Saved data entries
*** Block opens ***

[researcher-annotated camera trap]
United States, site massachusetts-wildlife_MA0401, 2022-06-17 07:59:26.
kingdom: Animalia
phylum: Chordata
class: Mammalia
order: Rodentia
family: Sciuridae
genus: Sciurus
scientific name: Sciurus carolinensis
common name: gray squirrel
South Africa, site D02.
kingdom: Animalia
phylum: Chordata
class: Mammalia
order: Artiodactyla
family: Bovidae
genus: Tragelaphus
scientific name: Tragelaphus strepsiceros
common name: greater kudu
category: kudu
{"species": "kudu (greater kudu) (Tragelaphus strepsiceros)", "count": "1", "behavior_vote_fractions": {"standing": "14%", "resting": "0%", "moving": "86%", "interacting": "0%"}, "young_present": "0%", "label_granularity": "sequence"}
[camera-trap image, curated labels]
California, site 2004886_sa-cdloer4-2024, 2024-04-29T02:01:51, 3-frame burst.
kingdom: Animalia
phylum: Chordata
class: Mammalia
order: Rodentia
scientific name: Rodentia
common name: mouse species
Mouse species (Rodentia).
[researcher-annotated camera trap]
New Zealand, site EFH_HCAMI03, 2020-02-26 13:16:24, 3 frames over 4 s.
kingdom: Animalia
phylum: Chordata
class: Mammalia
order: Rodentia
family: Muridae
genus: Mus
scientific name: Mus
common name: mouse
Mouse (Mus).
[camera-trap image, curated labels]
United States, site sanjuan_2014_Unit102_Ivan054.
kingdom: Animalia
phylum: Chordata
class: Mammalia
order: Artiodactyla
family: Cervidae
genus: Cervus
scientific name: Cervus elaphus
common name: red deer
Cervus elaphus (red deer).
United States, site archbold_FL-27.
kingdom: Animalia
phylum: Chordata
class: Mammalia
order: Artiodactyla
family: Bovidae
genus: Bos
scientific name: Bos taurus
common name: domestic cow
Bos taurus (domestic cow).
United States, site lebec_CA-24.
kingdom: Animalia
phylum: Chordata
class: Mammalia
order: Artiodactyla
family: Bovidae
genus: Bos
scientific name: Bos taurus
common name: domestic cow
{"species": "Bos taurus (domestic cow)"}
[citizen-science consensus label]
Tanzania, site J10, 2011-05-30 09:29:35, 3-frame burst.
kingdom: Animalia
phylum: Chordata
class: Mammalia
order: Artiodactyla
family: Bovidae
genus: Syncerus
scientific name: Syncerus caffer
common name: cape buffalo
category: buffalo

*** Block closes ***

§ WHAT THE TASK ASKS
Please give every entry again, precisely as it appears.

§ SOLVED PROBLEM
[researcher-annotated camera trap]
United States, site massachusetts-wildlife_MA0401, 2022-06-17 07:59:26.
kingdom: Animalia
phylum: Chordata
class: Mammalia
order: Rodentia
family: Sciuridae
genus: Sciurus
scientific name: Sciurus carolinensis
common name: gray squirrel
South Africa, site D02.
kingdom: Animalia
phylum: Chordata
class: Mammalia
order: Artiodactyla
family: Bovidae
genus: Tragelaphus
scientific name: Tragelaphus strepsiceros
common name: greater kudu
category: kudu
{"species": "kudu (greater kudu) (Tragelaphus strepsiceros)", "count": "1", "behavior_vote_fractions": {"standing": "14%", "resting": "0%", "moving": "86%", "interacting": "0%"}, "young_present": "0%", "label_granularity": "sequence"}
[camera-trap image, curated labels]
California, site 2004886_sa-cdloer4-2024, 2024-04-29T02:01:51, 3-frame burst.
kingdom: Animalia
phylum: Chordata
class: Mammalia
order: Rodentia
scientific name: Rodentia
common name: mouse species
Mouse species (Rodentia).
[researcher-annotated camera trap]
New Zealand, site EFH_HCAMI03, 2020-02-26 13:16:24, 3 frames over 4 s.
kingdom: Animalia
phylum: Chordata
class: Mammalia
order: Rodentia
family: Muridae
genus: Mus
scientific name: Mus
common name: mouse
Mouse (Mus).
[camera-trap image, curated labels]
United States, site sanjuan_2014_Unit102_Ivan054.
kingdom: Animalia
phylum: Chordata
class: Mammalia
order: Artiodactyla
family: Cervidae
genus: Cervus
scientific name: Cervus elaphus
common name: red deer
Cervus elaphus (red deer).
United States, site archbold_FL-27.
kingdom: Animalia
phylum: Chordata
class: Mammalia
order: Artiodactyla
family: Bovidae
genus: Bos
scientific name: Bos taurus
common name: domestic cow
Bos taurus (domestic cow).
United States, site lebec_CA-24.
kingdom: Animalia
phylum: Chordata
class: Mammalia
order: Artiodactyla
family: Bovidae
genus: Bos
scientific name: Bos taurus
common name: domestic cow
{"species": "Bos taurus (domestic cow)"}
[citizen-science consensus label]
Tanzania, site J10, 2011-05-30 09:29:35, 3-frame burst.
kingdom: Animalia
phylum: Chordata
class: Mammalia
order: Artiodactyla
family: Bovidae
genus: Syncerus
scientific name: Syncerus caffer
common name: cape buffalo
category: buffalo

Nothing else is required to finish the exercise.